The study will assess how the PromarkerD score correlates with drug response in patients with diabetic kidney disease. “Gliflozin drugs could be hugely beneficial in improving patient outcomes from diabetes complications, and we look forward to determining whether PromarkerD can help in assessing responses to this treatment,” said Richard Lipscombe, PhD, managing director of Proteomics International.

The collaboration will also evaluate how PromarkerD -performs in predicting heart disease, another major diabetes complication. Diagnosis of cardiovascular disease would be a new application for PromarkerD.

1CellBio, OMI to Harness Single-Cell RNA Sequencing for Precision Medicine

lCellBio and the Open Medicine Institute (OMI) have teamed to investigate the potential use of single-cell RNA sequencing (scRNA-seq) technology in precision medicine applications. Under the terms of this collaboration, OMI will validate 1CellBio’s inDrop System as part of a clinical research project that will initially focus on generating predictive data for patients with an undiagnosed immune dysfunction condition. Researchers at OMI will aim to identify putative biomarkers of this condition and to demonstrate how an integrated omics approach improves sensitivity, accuracy, and specificity of complex immune disease diagnosis, in addition to potentially guiding therapeutic decision-making. The study will also use machine learning and additional big data analysis techniques to identify clinically relevant patterns of gene expression in single cells, as well as relationships between disparate omic data types and single-cell expression patterns.
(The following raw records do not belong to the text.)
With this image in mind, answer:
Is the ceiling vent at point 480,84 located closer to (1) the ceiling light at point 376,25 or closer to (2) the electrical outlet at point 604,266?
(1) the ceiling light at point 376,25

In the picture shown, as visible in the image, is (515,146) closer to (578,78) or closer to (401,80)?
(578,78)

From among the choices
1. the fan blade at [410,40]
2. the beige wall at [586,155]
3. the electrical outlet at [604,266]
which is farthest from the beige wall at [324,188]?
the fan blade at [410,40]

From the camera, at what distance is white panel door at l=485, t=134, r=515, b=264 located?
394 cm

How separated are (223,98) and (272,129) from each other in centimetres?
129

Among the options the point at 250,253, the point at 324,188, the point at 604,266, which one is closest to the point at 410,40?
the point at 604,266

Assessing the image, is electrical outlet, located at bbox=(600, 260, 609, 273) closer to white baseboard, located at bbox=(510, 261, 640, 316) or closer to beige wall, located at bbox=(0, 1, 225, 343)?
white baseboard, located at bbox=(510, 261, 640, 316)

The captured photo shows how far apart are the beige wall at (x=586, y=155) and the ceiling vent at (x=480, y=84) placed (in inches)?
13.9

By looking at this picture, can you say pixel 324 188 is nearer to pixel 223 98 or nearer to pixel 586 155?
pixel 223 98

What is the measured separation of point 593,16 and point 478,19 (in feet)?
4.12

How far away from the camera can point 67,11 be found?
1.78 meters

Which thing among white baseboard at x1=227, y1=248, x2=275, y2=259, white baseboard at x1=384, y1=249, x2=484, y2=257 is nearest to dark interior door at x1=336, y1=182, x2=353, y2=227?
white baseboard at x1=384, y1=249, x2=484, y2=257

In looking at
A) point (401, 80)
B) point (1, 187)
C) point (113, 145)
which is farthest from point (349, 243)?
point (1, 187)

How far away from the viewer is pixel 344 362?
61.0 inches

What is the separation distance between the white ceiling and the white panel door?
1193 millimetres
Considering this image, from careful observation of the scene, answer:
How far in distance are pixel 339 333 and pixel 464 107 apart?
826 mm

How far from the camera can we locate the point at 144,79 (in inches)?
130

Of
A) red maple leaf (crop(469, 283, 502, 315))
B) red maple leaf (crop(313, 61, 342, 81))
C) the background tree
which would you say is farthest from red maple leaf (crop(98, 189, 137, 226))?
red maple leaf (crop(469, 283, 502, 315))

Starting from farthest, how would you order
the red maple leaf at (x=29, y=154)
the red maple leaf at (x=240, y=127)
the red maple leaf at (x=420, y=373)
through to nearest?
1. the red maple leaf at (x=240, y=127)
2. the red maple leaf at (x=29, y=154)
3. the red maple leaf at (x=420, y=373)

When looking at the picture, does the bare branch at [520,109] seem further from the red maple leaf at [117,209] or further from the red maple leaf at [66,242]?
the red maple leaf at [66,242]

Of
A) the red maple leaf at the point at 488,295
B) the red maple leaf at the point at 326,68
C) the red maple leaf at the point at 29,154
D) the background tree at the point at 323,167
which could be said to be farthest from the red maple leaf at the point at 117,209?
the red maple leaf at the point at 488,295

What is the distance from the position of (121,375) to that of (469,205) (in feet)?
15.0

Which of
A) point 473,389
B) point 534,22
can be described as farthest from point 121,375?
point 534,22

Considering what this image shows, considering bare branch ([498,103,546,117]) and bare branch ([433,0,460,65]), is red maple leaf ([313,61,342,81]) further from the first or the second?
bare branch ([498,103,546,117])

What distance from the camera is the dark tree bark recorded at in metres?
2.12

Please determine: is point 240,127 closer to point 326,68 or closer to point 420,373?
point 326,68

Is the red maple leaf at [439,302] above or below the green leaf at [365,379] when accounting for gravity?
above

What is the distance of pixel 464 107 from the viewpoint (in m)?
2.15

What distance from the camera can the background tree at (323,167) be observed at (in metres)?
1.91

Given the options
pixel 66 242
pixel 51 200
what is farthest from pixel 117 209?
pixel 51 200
Following this pilot project, the two organizations will explore the production of a scRNA-seq-based laboratory-developed test that OMI will offer through its CLIA-certified laboratory.
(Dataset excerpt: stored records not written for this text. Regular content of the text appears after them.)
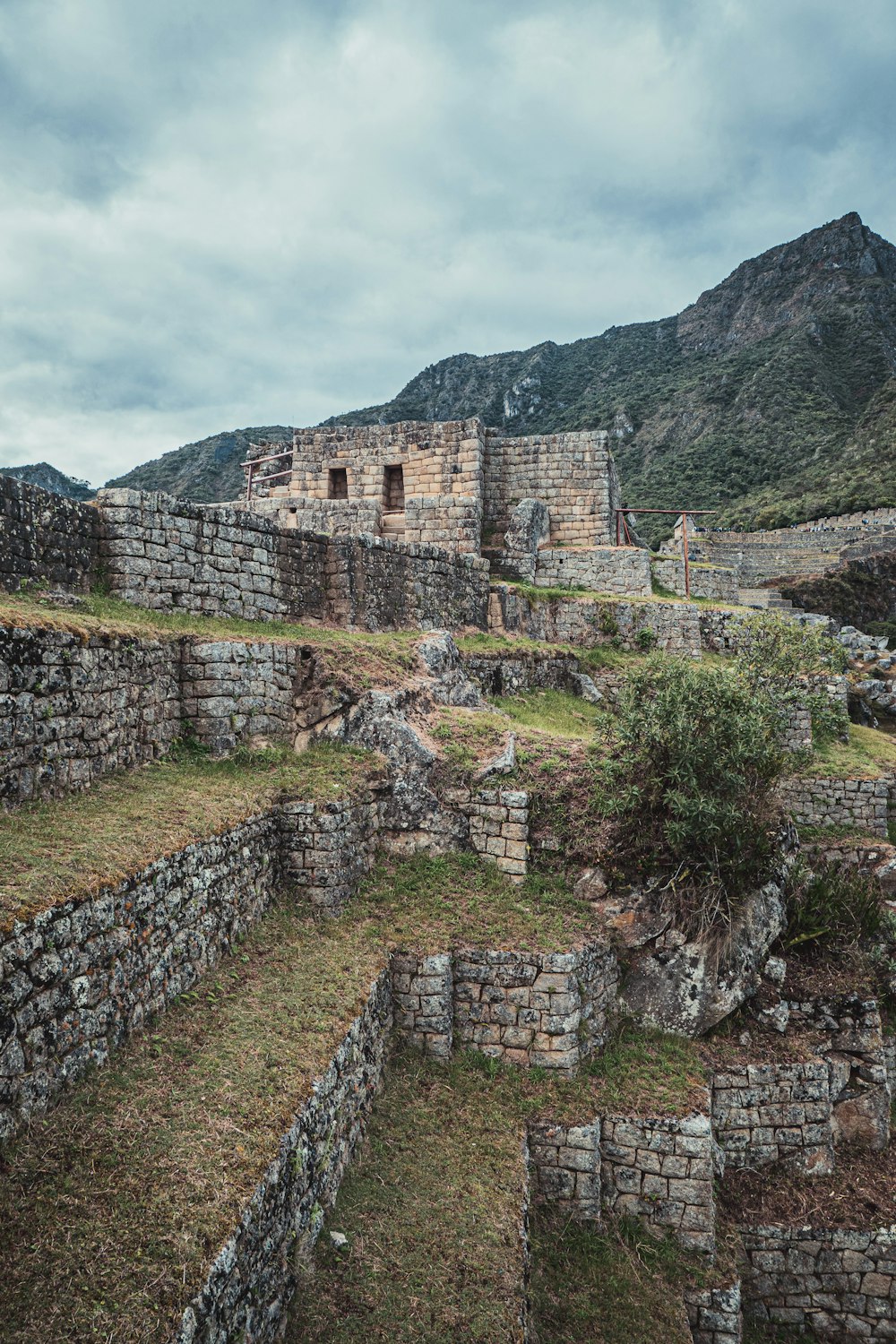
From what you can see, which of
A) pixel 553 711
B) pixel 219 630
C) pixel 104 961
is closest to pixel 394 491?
pixel 553 711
Qiagen, NeoGenomics Team to Speed Availability of Cancer Co-Diagnostics

Qiagen and NeoGenomics are collaborating in an effort to accelerate the availability of companion diagnostics for cancer therapeutics. Building on the Food and Drug Administration’s modernized regulatory approach to advanced diagnostics such as next-generation sequencing tests, NeoGenomics will work with Qiagen and its pharmaceutical partners to streamline the synchronized development and launch of targeted drugs and their associated companion diagnostics.
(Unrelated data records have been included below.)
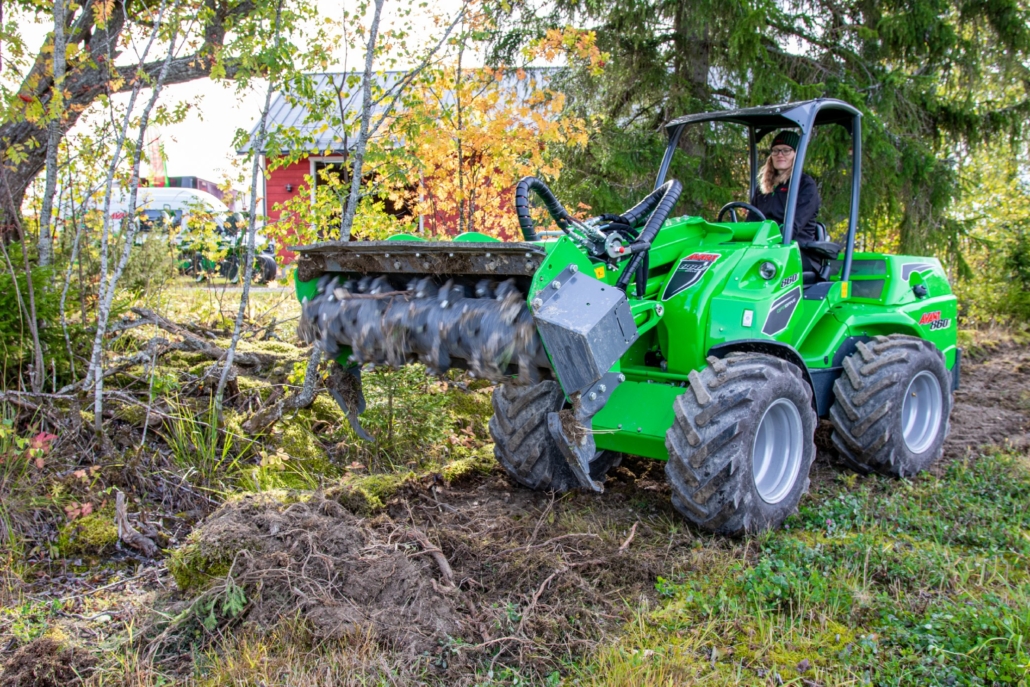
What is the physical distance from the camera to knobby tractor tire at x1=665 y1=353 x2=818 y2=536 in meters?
4.03

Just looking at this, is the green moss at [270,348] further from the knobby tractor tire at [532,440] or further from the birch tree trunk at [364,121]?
the knobby tractor tire at [532,440]

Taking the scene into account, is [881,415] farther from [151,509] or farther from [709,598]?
[151,509]

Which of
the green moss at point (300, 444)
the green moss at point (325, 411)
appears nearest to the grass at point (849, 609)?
the green moss at point (300, 444)

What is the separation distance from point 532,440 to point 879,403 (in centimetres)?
225

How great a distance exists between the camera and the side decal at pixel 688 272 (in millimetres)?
4602

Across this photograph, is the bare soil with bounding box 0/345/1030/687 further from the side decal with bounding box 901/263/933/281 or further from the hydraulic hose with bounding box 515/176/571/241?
the side decal with bounding box 901/263/933/281

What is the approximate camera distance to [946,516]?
185 inches

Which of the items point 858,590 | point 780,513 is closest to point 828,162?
point 780,513

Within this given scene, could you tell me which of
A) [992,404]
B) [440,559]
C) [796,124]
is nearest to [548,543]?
[440,559]

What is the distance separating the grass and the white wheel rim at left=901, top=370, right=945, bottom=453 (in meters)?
1.07

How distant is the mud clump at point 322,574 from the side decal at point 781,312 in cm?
238

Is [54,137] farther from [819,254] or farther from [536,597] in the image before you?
[819,254]

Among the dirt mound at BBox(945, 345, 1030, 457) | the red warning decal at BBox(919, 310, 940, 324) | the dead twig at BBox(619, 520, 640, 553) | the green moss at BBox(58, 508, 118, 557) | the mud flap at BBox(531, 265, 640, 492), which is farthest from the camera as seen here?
the dirt mound at BBox(945, 345, 1030, 457)

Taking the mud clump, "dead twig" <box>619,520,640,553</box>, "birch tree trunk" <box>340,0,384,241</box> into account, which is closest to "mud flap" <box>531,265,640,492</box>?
"dead twig" <box>619,520,640,553</box>
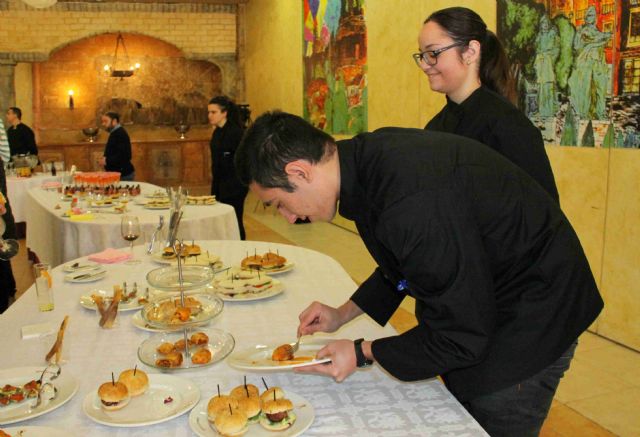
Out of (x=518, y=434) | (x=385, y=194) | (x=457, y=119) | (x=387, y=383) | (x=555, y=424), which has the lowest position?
(x=555, y=424)

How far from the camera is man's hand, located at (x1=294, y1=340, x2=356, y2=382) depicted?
4.76 ft

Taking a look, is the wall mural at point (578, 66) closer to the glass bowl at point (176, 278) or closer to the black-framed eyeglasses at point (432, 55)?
the black-framed eyeglasses at point (432, 55)

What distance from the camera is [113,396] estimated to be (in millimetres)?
1414

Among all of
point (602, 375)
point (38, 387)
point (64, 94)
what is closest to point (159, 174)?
point (64, 94)

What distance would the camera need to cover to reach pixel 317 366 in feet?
4.81

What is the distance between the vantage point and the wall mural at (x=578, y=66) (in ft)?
12.4

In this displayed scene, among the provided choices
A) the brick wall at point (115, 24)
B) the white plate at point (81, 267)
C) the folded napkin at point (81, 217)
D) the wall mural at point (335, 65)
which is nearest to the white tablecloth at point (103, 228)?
the folded napkin at point (81, 217)

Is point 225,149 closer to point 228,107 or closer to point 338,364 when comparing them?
point 228,107

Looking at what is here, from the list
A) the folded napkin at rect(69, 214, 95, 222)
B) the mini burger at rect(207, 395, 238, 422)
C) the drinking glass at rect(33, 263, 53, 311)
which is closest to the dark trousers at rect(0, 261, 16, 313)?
the folded napkin at rect(69, 214, 95, 222)

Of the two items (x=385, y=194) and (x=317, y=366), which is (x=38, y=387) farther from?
(x=385, y=194)

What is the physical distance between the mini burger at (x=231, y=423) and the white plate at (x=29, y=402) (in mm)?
419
As part of this initiative, Qiagen and its partners will provide investigational use only tests to NeoGenomics and other labs, enabling them to verify, set up, and run these companion diagnostics in clinical trials and in anticipation of regulatory approval.

“As a leading provider of oncology testing for both clinical trials and patient care, NeoGenomics is uniquely positioned to assist pharmaceutical and biotech companies to develop and commercialize companion diagnostic tests,” said Douglas M. VanOort, chairman and CEO of NeoGenomics. “Our collaboration with Qiagen will ensure that patients have access to the most advanced companion diagnostics to target new cancer medicines, as soon as those medicines are approved.”